Java Internet Programming, Part 3

Thornton Rose

Published as "Java Internet Programming: Level 3", 11/23/99, Gamelan.com.

This is the final installment in a three-part series on writing Java programs that use and implement Internet services. In part 1 and part 2, I covered protocols, ports, sockets, and UDP, and showed both client and server programs. There is so much that I would like to write about from here, but I don't have the space. So, I am going to illustrate two things that hopefully will be interesting: a POP3 client and an HTTP server.

Tools

The tools that you will need for this article are:

The Java Development Kit (JDK)
Your favorite text editor.

Also, you will need access to a mail server that supports Post Office Protocol Version 3 (POP3). Most likely, you can use the mail server at your Internet service provider (ISP), your company, or your school.

POP3

Post Office Protocol Version 3 (POP3) is a high-level Net protocol that "is intended to permit a workstation to dynamically access a maildrop on a server host in a useful fashion" [1]. In other words, it is a protocol designed to allow a client program to retrieve mail that is being held at a server.

The POP3 specification (RFC1939) is straightforward; but, like most RFCs, it is not what I would call lunchtime reading. The basic operation of POP3 is:

The server listens for connections on port 110.
A client connects and authenticates.
The client sends commands; the server processes the commands and sends responses back to the client, until the client disconnects or aborts.

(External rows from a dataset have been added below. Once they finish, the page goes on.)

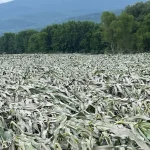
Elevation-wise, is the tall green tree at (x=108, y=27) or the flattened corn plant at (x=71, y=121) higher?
the tall green tree at (x=108, y=27)

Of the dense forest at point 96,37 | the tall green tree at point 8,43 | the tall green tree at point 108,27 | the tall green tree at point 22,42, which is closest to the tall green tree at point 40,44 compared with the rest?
the dense forest at point 96,37

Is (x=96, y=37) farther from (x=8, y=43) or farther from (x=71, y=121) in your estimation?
(x=71, y=121)

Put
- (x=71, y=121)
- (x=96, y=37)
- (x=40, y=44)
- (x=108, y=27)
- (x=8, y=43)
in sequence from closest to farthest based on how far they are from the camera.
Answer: (x=71, y=121) < (x=108, y=27) < (x=96, y=37) < (x=40, y=44) < (x=8, y=43)

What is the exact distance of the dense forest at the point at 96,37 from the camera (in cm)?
4194

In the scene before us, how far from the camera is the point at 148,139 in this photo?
9.49ft

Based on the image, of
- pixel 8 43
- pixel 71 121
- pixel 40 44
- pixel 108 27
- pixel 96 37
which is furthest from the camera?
pixel 8 43

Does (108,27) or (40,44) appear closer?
(108,27)

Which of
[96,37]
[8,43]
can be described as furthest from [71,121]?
[8,43]

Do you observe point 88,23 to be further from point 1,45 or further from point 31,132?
point 31,132

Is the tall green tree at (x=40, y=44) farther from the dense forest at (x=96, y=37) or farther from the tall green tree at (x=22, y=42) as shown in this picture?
the tall green tree at (x=22, y=42)

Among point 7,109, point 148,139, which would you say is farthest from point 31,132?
point 148,139

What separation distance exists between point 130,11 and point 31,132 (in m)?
50.1

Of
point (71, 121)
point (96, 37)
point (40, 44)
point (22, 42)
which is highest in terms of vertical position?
point (22, 42)

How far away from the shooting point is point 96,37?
5031cm
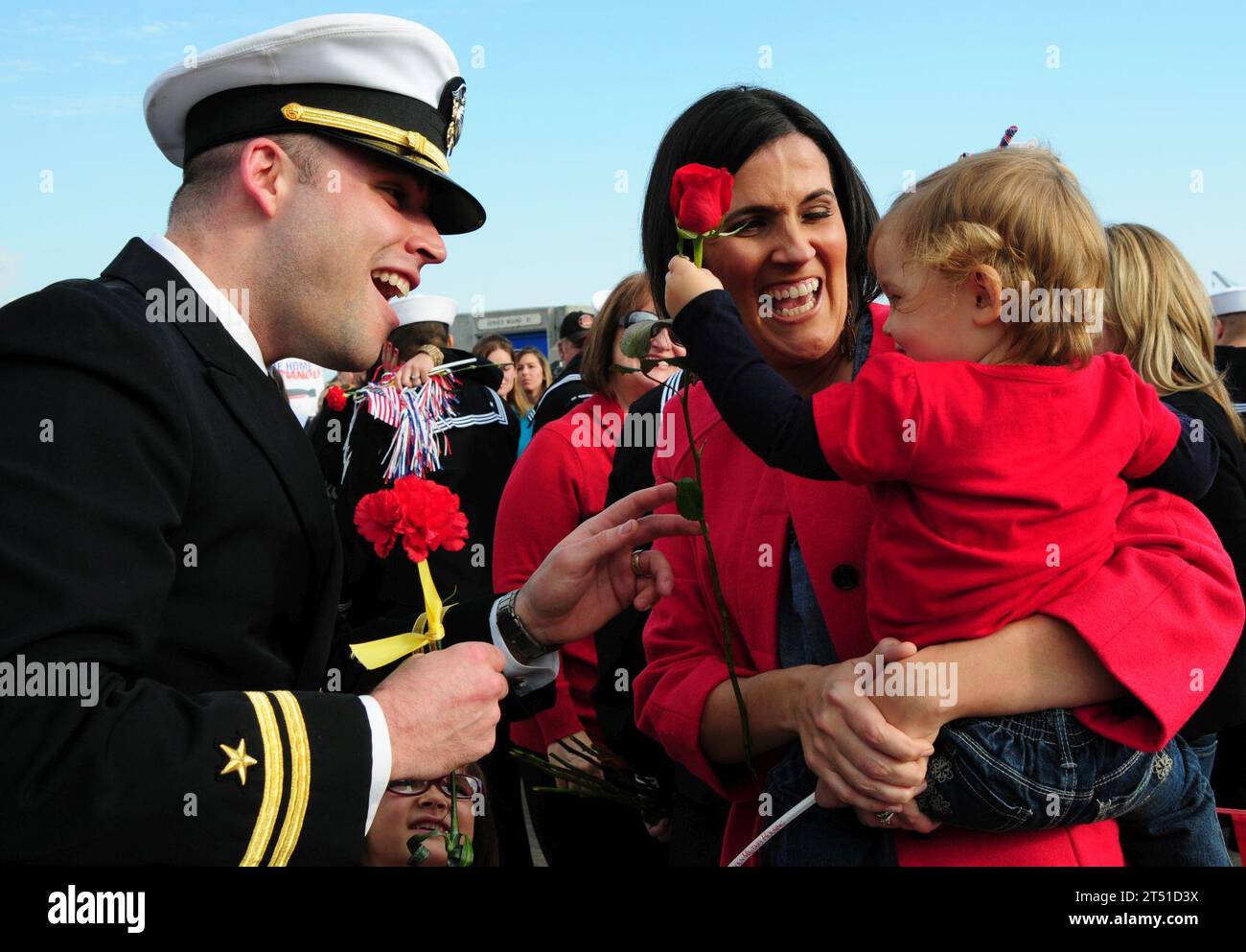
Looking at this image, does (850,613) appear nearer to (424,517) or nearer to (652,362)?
(652,362)

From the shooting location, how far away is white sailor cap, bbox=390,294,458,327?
6.48 meters

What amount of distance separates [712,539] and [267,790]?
95cm

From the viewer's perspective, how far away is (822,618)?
2023 millimetres

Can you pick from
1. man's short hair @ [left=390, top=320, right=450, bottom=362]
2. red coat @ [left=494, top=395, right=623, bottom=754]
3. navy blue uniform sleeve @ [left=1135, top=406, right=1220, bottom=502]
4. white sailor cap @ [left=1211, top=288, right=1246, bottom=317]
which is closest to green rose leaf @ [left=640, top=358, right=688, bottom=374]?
navy blue uniform sleeve @ [left=1135, top=406, right=1220, bottom=502]

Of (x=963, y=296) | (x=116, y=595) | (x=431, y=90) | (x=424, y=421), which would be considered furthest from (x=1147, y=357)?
(x=424, y=421)

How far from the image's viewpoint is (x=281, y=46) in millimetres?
2123

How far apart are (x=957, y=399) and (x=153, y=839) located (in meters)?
1.28

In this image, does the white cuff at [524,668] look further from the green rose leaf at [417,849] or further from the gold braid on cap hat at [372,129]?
the gold braid on cap hat at [372,129]

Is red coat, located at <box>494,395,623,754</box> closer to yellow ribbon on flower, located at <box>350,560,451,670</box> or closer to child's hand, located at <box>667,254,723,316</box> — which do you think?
yellow ribbon on flower, located at <box>350,560,451,670</box>

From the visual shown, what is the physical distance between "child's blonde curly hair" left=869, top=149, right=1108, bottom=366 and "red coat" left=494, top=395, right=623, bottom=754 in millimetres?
2028

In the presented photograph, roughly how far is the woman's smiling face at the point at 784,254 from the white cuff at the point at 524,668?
798 millimetres

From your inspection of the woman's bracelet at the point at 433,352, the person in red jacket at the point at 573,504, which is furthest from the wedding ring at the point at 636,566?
the woman's bracelet at the point at 433,352

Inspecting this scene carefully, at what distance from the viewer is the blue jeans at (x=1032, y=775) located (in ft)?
5.63

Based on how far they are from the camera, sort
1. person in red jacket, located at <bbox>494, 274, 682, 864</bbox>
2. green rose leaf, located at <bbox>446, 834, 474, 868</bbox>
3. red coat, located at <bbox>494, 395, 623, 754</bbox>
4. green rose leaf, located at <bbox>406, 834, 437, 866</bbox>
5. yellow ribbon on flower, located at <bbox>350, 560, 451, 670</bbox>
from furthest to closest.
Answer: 1. red coat, located at <bbox>494, 395, 623, 754</bbox>
2. person in red jacket, located at <bbox>494, 274, 682, 864</bbox>
3. green rose leaf, located at <bbox>406, 834, 437, 866</bbox>
4. green rose leaf, located at <bbox>446, 834, 474, 868</bbox>
5. yellow ribbon on flower, located at <bbox>350, 560, 451, 670</bbox>
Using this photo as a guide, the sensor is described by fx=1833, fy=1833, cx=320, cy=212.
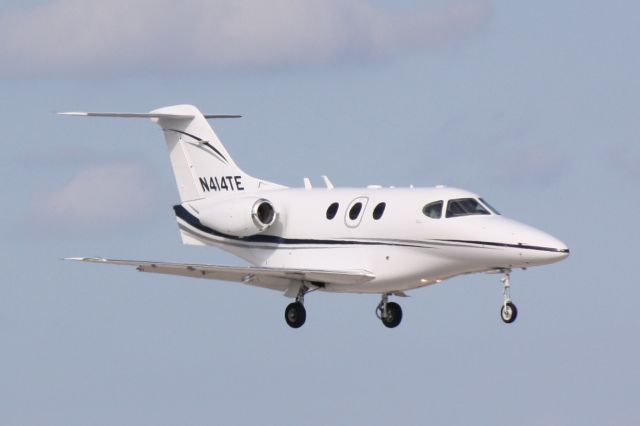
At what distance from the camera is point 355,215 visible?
135 feet

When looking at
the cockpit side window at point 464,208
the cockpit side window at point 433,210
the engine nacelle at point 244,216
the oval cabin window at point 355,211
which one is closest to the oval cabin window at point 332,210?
the oval cabin window at point 355,211

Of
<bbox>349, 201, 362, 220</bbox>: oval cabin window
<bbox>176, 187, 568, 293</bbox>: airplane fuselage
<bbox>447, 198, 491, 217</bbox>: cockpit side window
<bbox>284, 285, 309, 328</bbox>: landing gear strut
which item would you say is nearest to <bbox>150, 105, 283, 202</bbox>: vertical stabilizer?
<bbox>176, 187, 568, 293</bbox>: airplane fuselage

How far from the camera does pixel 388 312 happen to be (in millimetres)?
42500

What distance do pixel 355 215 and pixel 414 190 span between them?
1.60 m

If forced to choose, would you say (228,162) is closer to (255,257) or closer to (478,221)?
(255,257)

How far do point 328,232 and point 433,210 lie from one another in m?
3.16

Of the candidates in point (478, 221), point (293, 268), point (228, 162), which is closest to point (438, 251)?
point (478, 221)

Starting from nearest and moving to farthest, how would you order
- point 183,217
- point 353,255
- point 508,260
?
point 508,260 → point 353,255 → point 183,217

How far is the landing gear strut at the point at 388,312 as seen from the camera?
139 ft

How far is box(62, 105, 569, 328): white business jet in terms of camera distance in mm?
38750

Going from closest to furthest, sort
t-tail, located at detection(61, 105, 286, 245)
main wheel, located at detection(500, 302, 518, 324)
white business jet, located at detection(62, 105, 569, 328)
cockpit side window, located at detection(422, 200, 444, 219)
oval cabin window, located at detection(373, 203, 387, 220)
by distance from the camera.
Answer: main wheel, located at detection(500, 302, 518, 324) < white business jet, located at detection(62, 105, 569, 328) < cockpit side window, located at detection(422, 200, 444, 219) < oval cabin window, located at detection(373, 203, 387, 220) < t-tail, located at detection(61, 105, 286, 245)

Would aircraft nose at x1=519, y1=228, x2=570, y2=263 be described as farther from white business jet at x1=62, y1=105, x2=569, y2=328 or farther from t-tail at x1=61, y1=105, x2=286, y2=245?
t-tail at x1=61, y1=105, x2=286, y2=245

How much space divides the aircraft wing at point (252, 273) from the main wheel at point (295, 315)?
1.98ft

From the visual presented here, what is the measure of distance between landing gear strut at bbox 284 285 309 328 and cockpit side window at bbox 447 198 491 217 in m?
4.57
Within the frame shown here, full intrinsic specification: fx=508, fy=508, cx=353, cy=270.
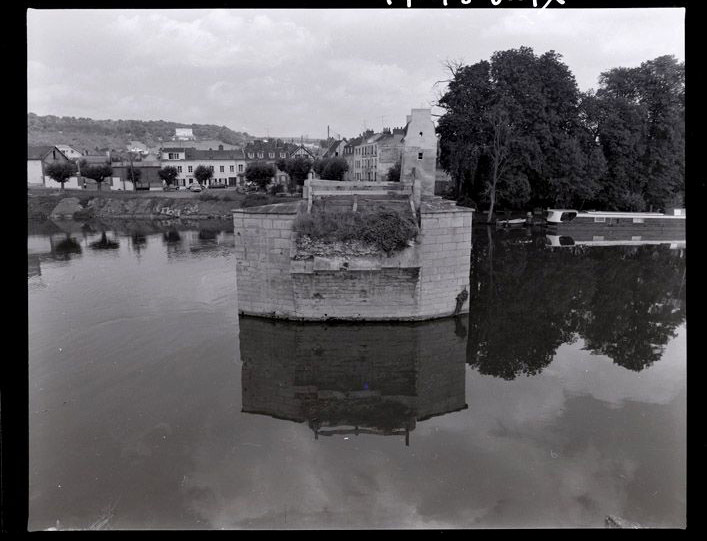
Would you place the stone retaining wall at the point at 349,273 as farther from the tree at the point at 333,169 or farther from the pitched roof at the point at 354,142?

POP3 commands are single lines composed of a keyword, followed by one or more parameters, followed by a carriage return plus linefeed (CRLF). Responses from the server may be one or more lines. For either, the first line is composed of the status (+OK or -ERR), followed by additional information, followed by CRLF. For a multi-line response, the last line is composed of a period (".") followed by CRLF.

Here is a synopsis of the POP3 commands:

COMMAND	DESCRIPTION
STAT	Get status, referred to as a "drop listing" — number of messages waiting and size of maildrop in octets.
LIST [msg]	Get "scan listing" — message number and size in octects — for all messages or specified message (e.g., 1, 2, 3).
RETR msg	Retrieve specified message.
DELE msg	Mark specified message for deletion.
NOOP	Do nothing.
RSET	Unmark any messages that were marked for deletion.
QUIT	End the session.
TOP msg n	Retrieve header and first n lines of specified message.
UIDL [msg]	Get the unique identifier of all messages or the specified message.
USER name	Identify mailbox (username) to access.
PASS pw	Send password for mailbox specified by USER command. (Note: The password is sent in clear text.)
APOP name digest	Send mailbox (username) and MD5 digest string (similar to an encryption key). This command can be used instead of USER + PASS to authenticate, so that the password does not get sent in clear text.

MailStat

MailStat is a program that illustrates the basics of using POP3. It is a simple program that checks for mail on a given server. Here is the algorithm:

Get the command-line parameters - host, username, and password. If they are not specified, print a message and exit.
Get the host's IP address.
Open a socket to the host.
Get references to the socket input and output streams.
Read the reply from the server.
Send the username and read the reply.
Send the password and read the reply.
Get the status (number of messages, mailbox size).
End the session.
Close the socket and exit.

I could have done more with MailStat, but I wanted to keep it simple, so that "features" did not get in the way of illustrating POP3. It was meant to be a stepping stone. Some suggestions for making it more useful are:

Check for mail every x minutes
Check more than one mailbox
A graphical user interface

HTTP

HyperText Transport Protocol (HTTP), another high-level Net protocol, "is the standard protocol for communication between web browsers and web servers" [2]. The specification for HTTP 1.1 can be found in RFC 2616, and the specification for HTTP 1.0 can be found in RFC 1945.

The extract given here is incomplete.